Nigeria, today fulfils its target of oil demands to the international market and revenue from oil export accruing to the nation today has never been so good  because of the effect of the Navy’s improved performance at sea and the calming of tension brought about by the Federal Government amnesty programme for militants.

Those in the maritime industry have nothing but praise for  both the Navy and members of the Joint Task Force stationed in the waterways through whose efforts many questionable operators in the maritime businesses have been stopped from milking the nation’s resources. These gains would be eroded   if the powers of policing the Nigerian maritime environment is taken off the Navy.

The argument has been that a situation whereby the maritime security agency which has no structures or trained personnel, a projected source of revenue that would entail taxing the already sapped Nigerian masses, is made to become the most powerful intelligence gathering organ in the maritime environment, surpassing even that of the Navy and the SSS is an invitation to disaster.

It is well known around the world that navies are not only formed from the perspective of national security considerations; their national security objectives are global and as such, even national navies of other countries feel comfortable and secure in their exercises and in exchanging technology with their counterparts anywhere in the world.

There is no gain saying that there can be no two navies for a nation as most of the functions of the proposed agency are already the responsibilities of the Nigerian Navy. An alternative maritime body that complements the Nigerian Navy in areas of necessity, is in place and is  called NIMASA. Its functions take care of any shortfall observed in the Maritime Security Agency being proposed.

A close peep  into the Maritime Security Agency bill brouhaha only shows that persons or groups behind the proposal simply took the statutes of NIMASA, extracted the relevant sections, sub-sections and chapters, and carried out a restructuring of the statutes to align with their vision of forming a separate maritime security body.

For instance, if as the bill proposes, the Agency will be charged with responsibility of ‘protecting all national maritime and maritime related infrastructure in Nigeria waters’, the consequences would be that the Navy, the marine division of the Nigeria Police, the Nigeria Inland Waterways and indeed the Armed Forces, like the Army which has a waterborne apparatus, would be left jobless in this area.

It further implies that the agency has the plan of becoming an armed organisation equipped with maritime fighting platforms like ships. Otherwise, how would it protect Nigeria’s maritime infrastructure? How will the agency begin to function considering the lead time for the procurement of ships, boats and the training of personnel?

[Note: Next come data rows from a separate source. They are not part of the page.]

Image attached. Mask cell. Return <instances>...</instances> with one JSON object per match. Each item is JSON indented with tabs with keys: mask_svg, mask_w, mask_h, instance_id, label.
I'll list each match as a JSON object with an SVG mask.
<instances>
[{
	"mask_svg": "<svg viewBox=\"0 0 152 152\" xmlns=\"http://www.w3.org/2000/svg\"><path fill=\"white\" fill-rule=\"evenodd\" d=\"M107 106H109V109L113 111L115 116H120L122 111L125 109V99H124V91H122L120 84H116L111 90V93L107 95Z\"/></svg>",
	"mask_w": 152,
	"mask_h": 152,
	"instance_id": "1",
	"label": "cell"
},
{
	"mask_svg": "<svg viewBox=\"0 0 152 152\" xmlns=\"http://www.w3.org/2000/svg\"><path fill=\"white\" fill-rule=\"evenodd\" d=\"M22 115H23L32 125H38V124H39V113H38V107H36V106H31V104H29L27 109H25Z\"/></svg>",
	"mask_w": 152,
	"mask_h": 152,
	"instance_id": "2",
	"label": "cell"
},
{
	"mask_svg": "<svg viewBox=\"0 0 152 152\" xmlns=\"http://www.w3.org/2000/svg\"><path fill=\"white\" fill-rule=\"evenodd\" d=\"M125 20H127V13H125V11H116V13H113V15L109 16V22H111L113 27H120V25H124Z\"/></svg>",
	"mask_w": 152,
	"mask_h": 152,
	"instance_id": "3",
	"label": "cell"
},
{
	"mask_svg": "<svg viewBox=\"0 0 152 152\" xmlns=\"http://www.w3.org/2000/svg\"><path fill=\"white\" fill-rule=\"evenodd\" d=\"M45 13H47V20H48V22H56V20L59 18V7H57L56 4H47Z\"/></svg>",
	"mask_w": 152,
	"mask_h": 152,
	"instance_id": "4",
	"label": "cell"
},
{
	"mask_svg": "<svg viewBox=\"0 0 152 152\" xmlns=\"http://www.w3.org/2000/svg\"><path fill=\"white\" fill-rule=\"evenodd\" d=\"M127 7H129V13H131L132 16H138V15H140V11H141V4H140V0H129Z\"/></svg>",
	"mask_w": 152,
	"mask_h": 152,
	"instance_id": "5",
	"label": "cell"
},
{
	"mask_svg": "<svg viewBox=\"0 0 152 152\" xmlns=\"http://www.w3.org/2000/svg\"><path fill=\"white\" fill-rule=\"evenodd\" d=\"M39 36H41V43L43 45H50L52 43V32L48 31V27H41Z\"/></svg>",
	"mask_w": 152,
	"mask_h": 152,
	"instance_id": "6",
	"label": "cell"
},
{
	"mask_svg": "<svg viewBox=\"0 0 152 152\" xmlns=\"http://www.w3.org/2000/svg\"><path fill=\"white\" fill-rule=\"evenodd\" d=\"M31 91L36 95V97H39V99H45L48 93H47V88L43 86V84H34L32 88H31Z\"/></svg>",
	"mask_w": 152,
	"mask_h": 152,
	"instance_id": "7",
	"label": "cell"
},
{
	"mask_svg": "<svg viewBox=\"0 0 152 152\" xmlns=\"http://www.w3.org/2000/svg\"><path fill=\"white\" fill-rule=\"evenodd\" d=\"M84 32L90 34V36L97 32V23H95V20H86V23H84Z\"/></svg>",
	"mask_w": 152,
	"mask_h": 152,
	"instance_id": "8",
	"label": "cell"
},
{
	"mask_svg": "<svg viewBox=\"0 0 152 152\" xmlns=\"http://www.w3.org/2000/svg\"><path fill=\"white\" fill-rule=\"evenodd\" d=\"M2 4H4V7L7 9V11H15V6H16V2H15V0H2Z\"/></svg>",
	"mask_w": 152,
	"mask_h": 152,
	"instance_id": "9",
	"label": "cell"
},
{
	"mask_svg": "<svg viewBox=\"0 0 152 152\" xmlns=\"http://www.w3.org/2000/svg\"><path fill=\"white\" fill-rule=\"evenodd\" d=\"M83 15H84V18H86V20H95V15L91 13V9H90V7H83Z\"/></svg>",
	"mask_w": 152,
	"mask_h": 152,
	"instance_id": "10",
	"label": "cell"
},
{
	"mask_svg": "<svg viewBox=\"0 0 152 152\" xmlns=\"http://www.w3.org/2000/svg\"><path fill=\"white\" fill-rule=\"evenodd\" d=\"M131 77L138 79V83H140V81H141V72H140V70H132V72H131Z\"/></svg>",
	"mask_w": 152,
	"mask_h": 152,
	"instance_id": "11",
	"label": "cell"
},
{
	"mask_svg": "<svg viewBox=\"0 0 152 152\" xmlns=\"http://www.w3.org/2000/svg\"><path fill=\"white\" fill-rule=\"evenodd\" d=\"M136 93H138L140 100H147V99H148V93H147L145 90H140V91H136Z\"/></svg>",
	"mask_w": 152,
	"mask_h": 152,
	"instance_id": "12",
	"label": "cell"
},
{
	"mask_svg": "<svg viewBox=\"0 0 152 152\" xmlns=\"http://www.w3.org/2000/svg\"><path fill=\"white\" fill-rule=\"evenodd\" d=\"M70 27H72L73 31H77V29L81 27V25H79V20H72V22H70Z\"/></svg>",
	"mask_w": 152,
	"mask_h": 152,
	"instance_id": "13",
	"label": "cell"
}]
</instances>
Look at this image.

Furthermore, paragraph 6, part 3 of the bill seeks to make the agency take over anti-poaching and pollution patrols in Nigerian waters. It also seeks the powers to prevent any passage in Nigeria waters. The implication is that the agency will be equipped to perform combat functions of the Navy in addition to the policing functions usually performed by other navies worldwide.

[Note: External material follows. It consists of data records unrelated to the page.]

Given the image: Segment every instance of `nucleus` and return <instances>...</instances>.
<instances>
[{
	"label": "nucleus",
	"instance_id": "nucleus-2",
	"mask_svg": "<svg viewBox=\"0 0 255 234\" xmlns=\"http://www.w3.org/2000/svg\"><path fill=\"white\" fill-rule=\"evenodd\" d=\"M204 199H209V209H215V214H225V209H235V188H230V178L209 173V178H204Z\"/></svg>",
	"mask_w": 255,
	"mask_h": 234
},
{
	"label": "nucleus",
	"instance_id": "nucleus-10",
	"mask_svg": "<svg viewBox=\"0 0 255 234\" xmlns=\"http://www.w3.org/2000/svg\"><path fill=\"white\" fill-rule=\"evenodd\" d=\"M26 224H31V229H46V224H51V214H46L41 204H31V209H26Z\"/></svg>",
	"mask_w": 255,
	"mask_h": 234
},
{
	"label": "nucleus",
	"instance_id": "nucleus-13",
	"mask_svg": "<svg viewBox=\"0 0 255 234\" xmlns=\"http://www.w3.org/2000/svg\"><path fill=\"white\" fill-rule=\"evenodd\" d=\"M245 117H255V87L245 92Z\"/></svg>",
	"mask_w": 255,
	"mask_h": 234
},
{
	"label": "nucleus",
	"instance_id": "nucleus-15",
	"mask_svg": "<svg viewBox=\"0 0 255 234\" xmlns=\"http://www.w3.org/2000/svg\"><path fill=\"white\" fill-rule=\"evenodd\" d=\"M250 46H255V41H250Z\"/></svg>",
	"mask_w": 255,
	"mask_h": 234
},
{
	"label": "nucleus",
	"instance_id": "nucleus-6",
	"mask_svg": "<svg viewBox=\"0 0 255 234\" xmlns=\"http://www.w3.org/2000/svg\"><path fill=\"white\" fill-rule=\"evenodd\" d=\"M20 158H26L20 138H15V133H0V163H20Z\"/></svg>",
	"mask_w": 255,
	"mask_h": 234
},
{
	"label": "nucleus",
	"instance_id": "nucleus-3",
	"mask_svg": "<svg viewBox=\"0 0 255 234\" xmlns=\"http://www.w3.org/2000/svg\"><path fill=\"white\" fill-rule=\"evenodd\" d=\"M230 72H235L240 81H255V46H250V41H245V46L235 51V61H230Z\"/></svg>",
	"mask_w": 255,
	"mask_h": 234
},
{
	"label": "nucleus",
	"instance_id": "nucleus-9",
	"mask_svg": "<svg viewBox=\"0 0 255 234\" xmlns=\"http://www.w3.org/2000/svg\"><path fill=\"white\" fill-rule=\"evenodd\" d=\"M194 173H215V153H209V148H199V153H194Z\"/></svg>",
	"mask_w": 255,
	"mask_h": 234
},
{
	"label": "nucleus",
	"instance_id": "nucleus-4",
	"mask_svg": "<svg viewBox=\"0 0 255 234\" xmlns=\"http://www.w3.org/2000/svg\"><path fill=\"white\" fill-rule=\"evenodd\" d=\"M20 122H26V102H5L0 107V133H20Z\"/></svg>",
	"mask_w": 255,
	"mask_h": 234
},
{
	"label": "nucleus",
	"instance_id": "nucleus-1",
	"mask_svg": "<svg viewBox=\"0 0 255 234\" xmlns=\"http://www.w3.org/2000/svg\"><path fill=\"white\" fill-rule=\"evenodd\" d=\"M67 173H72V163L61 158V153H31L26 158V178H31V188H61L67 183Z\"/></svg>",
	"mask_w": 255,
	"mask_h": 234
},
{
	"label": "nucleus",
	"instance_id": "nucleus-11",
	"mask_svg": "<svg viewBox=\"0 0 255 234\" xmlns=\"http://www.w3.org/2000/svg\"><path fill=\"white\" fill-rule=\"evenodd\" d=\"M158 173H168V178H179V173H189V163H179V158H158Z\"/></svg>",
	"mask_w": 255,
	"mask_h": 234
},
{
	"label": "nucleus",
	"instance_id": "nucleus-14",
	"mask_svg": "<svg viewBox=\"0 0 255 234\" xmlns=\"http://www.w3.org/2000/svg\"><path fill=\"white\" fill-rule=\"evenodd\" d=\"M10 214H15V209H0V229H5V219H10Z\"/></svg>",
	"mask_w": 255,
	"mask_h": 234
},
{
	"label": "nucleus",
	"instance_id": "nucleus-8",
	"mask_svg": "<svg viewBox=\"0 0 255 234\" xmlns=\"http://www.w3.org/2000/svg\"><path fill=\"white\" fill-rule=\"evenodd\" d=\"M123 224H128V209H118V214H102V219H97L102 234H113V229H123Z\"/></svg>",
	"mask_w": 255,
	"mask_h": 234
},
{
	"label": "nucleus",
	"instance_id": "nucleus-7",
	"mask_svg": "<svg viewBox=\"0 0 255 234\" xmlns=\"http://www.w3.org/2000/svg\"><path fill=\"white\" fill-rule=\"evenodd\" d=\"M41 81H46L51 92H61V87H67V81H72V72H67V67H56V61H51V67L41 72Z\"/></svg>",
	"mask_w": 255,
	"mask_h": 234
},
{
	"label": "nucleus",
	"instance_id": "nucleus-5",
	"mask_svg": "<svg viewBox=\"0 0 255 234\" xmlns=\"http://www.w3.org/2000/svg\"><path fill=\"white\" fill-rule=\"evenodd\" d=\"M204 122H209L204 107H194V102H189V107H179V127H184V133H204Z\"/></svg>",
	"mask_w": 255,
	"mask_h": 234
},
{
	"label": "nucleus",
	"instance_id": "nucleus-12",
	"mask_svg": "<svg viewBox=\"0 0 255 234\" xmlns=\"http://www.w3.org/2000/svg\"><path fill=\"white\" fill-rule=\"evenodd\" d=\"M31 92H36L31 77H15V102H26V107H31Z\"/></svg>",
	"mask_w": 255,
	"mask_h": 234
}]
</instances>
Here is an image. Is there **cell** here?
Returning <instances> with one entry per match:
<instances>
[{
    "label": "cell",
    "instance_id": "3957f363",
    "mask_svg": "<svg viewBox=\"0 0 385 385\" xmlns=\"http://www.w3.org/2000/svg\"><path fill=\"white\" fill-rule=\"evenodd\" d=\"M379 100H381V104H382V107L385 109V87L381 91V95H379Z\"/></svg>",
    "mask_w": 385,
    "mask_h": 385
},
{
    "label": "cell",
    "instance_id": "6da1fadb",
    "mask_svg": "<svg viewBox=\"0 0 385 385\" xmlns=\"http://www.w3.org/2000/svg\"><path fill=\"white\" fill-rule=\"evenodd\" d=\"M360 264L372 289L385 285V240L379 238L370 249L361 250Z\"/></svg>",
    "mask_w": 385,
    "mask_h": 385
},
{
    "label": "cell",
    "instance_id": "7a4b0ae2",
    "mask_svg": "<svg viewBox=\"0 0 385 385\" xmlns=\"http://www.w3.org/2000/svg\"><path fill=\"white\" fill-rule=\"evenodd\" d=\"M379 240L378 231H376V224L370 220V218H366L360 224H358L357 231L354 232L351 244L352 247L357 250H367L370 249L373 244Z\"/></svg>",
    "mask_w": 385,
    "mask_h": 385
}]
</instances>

Deducting one percent of the gross value of inbound and outbound cargo of vessels calling at or departing from any port in Nigeria, slapping a national maritime levy on operators and deducting another one percent of the declared annual profit of any company having links with the maritime industry, according to stipulations of the bill, is an invitation to crises which the incoming administration of President Goodluck Jonathan and Nigerians would not want to be saddled with at this time in our nation’s history.

Consequently,  the leadership of the  National Assembly should avoid an unnecessary problem not only for the security of the Nigeria maritime environment, but also the peaceful co-existence between the already troubled citizenry by ignoring the distraction that is the Maritime Security Agency for now.

Mr.  KINGSLEY OMONOBI  is a staff of Vanguard Newspaper.